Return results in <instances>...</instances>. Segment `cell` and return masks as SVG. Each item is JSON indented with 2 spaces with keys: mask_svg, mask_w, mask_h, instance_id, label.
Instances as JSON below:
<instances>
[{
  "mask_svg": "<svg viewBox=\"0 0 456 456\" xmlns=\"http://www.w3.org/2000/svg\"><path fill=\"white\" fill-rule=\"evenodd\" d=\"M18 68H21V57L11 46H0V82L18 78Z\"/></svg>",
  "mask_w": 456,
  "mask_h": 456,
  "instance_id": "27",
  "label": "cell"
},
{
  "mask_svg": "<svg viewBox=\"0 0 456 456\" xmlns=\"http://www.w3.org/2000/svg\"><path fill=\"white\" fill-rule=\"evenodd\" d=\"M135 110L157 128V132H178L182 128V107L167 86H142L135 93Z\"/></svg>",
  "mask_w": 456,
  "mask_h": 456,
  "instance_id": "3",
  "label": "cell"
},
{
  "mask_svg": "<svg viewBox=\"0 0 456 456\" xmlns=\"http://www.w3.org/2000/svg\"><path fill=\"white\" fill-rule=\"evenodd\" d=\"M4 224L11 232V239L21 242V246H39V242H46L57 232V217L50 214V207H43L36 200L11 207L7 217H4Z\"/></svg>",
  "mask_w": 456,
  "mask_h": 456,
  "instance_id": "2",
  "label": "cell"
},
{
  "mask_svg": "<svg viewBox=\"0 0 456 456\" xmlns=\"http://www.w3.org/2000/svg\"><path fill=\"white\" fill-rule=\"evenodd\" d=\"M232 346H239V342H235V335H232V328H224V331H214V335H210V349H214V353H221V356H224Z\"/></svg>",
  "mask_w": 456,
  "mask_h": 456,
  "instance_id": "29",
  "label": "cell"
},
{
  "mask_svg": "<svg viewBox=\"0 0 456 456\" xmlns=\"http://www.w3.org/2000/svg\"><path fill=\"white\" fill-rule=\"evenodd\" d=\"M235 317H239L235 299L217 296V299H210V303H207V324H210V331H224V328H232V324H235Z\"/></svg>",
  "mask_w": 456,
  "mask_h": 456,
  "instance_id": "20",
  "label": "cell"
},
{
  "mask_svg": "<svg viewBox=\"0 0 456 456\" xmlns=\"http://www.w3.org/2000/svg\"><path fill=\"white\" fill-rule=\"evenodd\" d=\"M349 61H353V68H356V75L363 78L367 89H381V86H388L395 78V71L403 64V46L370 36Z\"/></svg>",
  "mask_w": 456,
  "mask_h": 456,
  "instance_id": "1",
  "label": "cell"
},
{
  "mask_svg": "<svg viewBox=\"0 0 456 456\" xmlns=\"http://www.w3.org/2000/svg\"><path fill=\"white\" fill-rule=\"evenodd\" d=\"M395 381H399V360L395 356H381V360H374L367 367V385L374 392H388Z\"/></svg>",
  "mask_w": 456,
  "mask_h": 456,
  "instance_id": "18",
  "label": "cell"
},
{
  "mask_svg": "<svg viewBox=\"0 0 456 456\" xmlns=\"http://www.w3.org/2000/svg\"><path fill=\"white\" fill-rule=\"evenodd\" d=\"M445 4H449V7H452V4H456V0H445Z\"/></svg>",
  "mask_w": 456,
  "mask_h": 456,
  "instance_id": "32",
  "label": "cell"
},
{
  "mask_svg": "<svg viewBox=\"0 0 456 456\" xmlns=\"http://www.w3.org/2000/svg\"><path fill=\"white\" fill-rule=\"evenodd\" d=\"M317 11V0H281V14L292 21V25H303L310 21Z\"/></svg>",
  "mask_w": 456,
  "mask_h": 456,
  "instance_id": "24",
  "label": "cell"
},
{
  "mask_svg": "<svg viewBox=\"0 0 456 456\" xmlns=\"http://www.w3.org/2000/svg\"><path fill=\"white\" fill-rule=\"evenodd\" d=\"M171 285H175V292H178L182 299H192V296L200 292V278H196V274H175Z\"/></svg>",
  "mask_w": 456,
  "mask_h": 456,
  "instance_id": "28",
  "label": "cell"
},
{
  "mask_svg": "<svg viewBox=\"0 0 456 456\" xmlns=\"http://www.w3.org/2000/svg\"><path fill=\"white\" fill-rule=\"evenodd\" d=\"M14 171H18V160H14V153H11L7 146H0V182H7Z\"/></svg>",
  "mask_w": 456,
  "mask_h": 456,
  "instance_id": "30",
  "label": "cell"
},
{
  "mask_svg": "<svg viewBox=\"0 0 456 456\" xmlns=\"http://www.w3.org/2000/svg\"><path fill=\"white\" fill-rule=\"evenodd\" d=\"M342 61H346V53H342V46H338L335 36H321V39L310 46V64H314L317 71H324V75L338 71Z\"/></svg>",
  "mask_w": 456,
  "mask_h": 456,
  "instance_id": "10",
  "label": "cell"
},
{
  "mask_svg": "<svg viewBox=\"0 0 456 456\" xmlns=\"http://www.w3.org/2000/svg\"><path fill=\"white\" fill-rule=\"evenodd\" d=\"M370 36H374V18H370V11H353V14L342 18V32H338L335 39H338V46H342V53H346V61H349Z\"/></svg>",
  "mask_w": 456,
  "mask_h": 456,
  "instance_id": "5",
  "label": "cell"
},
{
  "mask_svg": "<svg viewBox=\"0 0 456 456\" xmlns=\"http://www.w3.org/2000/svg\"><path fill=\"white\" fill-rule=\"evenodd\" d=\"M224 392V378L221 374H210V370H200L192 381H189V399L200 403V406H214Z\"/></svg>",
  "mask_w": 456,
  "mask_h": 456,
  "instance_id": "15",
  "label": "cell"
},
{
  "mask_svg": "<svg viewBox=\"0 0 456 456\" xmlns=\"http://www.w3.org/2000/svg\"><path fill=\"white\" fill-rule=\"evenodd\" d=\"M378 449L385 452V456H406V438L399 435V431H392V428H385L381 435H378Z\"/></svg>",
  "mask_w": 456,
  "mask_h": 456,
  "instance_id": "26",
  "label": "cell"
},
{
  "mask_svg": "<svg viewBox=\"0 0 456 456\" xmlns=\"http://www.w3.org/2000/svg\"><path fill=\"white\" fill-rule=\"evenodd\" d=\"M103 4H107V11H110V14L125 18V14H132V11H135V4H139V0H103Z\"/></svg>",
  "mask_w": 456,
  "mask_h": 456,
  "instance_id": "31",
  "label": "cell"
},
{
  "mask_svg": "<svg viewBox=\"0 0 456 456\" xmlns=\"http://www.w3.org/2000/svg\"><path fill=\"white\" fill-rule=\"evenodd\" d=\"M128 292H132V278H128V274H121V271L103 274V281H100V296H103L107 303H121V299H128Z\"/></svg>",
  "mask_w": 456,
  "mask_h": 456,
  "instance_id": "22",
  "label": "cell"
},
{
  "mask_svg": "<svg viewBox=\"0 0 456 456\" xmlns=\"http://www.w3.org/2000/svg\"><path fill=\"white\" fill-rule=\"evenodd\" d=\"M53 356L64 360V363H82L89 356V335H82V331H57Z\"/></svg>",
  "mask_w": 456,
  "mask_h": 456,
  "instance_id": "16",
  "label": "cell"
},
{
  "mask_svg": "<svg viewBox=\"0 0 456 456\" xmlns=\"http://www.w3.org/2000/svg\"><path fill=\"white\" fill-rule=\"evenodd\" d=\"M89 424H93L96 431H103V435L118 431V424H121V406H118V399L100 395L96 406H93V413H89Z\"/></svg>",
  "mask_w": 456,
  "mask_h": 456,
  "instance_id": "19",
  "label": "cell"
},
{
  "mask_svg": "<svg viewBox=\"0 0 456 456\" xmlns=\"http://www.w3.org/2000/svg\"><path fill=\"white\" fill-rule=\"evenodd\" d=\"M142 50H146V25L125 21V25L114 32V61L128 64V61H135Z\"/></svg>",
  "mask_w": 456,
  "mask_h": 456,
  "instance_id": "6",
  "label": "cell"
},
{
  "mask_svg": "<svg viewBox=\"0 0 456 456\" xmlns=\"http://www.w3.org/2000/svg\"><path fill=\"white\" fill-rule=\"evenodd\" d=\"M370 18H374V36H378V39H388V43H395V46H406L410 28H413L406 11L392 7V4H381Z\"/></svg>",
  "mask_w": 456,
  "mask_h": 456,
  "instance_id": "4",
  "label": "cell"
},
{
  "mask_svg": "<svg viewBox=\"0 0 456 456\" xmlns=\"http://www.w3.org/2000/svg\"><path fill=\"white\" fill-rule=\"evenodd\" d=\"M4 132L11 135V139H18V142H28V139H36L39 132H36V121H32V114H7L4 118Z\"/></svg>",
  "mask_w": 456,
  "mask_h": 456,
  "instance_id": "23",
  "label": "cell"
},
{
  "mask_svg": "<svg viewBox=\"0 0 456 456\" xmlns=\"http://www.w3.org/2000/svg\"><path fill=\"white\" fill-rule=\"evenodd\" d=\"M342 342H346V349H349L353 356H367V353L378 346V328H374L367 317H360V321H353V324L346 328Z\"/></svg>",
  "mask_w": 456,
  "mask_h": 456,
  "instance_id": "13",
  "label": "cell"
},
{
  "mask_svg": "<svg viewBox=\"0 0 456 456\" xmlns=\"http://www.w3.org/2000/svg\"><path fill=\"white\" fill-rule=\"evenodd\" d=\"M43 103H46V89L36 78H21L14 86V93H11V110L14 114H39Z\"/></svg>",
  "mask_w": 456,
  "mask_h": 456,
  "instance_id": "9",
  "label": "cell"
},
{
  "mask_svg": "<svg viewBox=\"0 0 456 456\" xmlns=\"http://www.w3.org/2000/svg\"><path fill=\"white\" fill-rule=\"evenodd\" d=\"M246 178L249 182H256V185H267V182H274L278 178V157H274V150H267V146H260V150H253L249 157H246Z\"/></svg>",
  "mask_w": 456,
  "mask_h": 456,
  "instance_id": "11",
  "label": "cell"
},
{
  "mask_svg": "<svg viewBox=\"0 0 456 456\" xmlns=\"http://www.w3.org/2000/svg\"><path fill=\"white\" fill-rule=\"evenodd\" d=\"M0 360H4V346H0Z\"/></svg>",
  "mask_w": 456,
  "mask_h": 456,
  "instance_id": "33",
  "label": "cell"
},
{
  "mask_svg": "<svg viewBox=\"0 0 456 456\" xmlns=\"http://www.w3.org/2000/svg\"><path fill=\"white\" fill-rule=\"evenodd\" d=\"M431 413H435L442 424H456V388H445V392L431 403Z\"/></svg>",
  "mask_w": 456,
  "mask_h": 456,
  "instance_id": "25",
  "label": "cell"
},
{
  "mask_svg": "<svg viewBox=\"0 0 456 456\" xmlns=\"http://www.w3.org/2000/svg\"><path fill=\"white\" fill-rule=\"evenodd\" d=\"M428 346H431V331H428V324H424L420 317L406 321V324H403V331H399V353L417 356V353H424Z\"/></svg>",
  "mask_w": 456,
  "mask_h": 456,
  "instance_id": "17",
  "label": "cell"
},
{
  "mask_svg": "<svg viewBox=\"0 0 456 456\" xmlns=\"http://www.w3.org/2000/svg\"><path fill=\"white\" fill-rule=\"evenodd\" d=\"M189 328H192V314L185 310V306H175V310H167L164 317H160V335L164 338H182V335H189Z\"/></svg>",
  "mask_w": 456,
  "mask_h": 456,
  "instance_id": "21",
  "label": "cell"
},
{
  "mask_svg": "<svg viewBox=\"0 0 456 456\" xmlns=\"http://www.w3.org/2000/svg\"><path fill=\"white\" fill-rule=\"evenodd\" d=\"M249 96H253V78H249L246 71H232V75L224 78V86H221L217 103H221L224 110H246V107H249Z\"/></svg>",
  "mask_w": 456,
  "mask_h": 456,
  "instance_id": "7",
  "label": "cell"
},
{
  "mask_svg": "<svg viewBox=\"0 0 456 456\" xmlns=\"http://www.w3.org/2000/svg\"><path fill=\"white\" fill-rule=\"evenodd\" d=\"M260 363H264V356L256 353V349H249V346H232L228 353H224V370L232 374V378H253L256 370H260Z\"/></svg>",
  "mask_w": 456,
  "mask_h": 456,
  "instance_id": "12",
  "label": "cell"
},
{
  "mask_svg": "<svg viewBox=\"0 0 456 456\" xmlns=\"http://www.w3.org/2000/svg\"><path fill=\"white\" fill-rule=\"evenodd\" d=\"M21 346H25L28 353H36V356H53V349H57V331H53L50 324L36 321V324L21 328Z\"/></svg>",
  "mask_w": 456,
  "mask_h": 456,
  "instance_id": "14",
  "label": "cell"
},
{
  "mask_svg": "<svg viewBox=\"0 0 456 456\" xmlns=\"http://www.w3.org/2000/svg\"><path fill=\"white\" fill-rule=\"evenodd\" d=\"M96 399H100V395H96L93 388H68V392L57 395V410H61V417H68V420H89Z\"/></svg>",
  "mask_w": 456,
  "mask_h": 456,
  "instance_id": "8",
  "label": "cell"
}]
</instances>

> **DIRECTION**:
Copy the records word for word, starting at the first line and stopping after the line that contains "224L11 232V239L21 242V246H39V242H46L57".

> **TASK RESPONSE**:
Return results in <instances>...</instances>. Segment `cell` and return masks as SVG. Each item is JSON indented with 2 spaces with keys: mask_svg, mask_w, mask_h, instance_id, label.
Instances as JSON below:
<instances>
[{
  "mask_svg": "<svg viewBox=\"0 0 456 456\" xmlns=\"http://www.w3.org/2000/svg\"><path fill=\"white\" fill-rule=\"evenodd\" d=\"M18 68H21V57L11 46H0V82L18 78Z\"/></svg>",
  "mask_w": 456,
  "mask_h": 456,
  "instance_id": "27",
  "label": "cell"
},
{
  "mask_svg": "<svg viewBox=\"0 0 456 456\" xmlns=\"http://www.w3.org/2000/svg\"><path fill=\"white\" fill-rule=\"evenodd\" d=\"M135 110L157 128V132H178L182 128V107L167 86H142L135 93Z\"/></svg>",
  "mask_w": 456,
  "mask_h": 456,
  "instance_id": "3",
  "label": "cell"
},
{
  "mask_svg": "<svg viewBox=\"0 0 456 456\" xmlns=\"http://www.w3.org/2000/svg\"><path fill=\"white\" fill-rule=\"evenodd\" d=\"M4 224L11 232V239L21 242V246H39V242H46L57 232V217L50 214V207H43L36 200L11 207L7 217H4Z\"/></svg>",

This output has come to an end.